10 So Hezekiah answered, "It is easy for the shadow to decline ten steps; no, but let the shadow turn backward ten steps."

2 Kings 20:10 Meaning and Commentary

And Hezekiah answered, it is a light thing for the shadow to go down ten degrees,.... That is, it was comparatively so, otherwise to go down ten degrees at once would be extraordinary and miraculous; but that was more agreeable to the nature and course of it to go forward, and so the miracle would be less apparent:

nay, but let the shadow return backward ten degrees; which was directly contrary to its natural order and course, whereby the miracle would appear more clear and manifest: these degrees are by some said {x} to be half hours, and not full ones, since it is observed the sun shines not twenty full hours on any dial, unless under the pole; the sun is supposed to have been now at the fifth full hour; the sun was brought back five whole hours, then came forward five, then came forward two degrees, or one hour, to the sixth hour; which made sixteen; then it was six hours to sunset; so that day was prolonged twenty two hours: the Chinese {y} relate, that, in the time of Kingcungus, the planet Mars, for sake of the king, went back three degrees.

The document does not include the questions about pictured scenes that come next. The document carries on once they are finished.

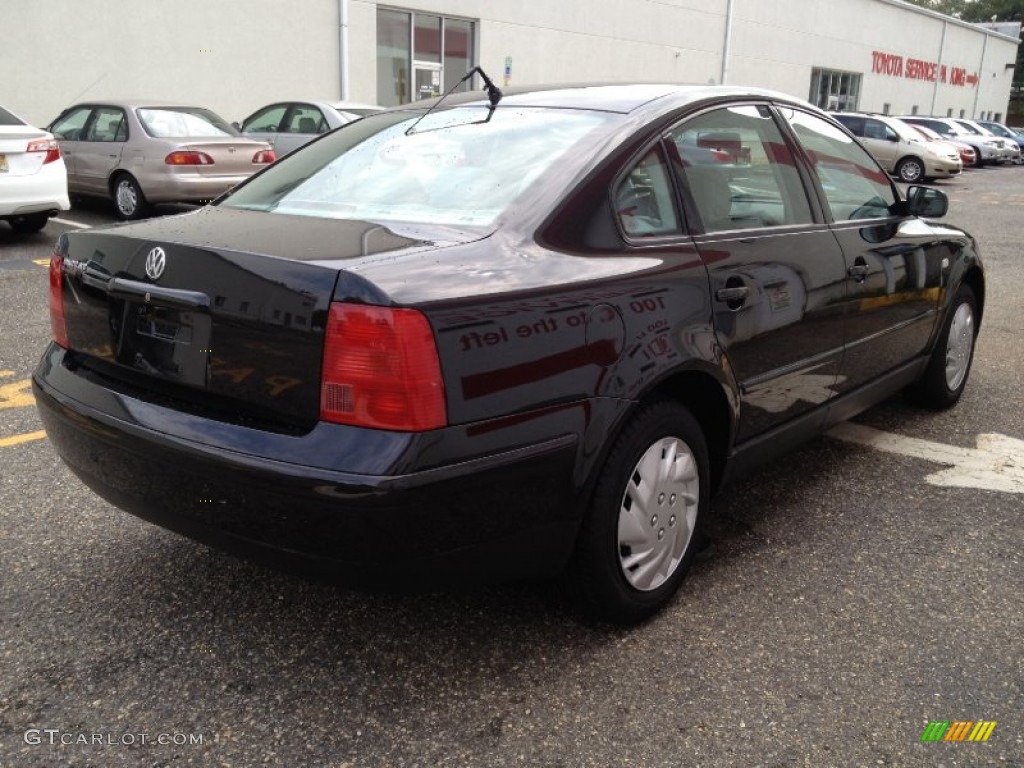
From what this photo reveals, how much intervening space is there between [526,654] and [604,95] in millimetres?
1759

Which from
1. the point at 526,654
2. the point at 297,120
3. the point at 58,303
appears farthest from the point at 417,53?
the point at 526,654

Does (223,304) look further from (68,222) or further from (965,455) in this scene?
(68,222)

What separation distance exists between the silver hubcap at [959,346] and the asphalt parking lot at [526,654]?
Result: 44.7 inches

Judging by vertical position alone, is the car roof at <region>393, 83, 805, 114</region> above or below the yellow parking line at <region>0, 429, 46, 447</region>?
above

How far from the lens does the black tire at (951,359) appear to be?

{x} Weemse's Christ. Synagog. l. 1. c. 6. sect. 6. p. 167. See his Exposition of the Judicial Laws, c. 25. p. 90. &c. {y} Martin. Sinic. Hist. l. 4. p. 138.

2 Kings 20:10 In-Context

8 Now Hezekiah said to Isaiah, "What will be the sign that the LORD will heal me, and that I shall go up to the house of the LORD the third day?"
9 Isaiah said, "This shall be the sign to you from the LORD , that the LORD will do the thing that He has spoken: shall the shadow go forward ten steps or go back ten steps?"
10 So Hezekiah answered, "It is easy for the shadow to decline ten steps; no, but let the shadow turn backward ten steps."
11 Isaiah the prophet cried to the LORD , and He brought the shadow on the stairway back ten steps by which it had gone down on the stairway of Ahaz.
12 At that time Berodach-baladan a son of Baladan, king of Babylon, sent letters and a present to Hezekiah, for he heard that Hezekiah had been sick.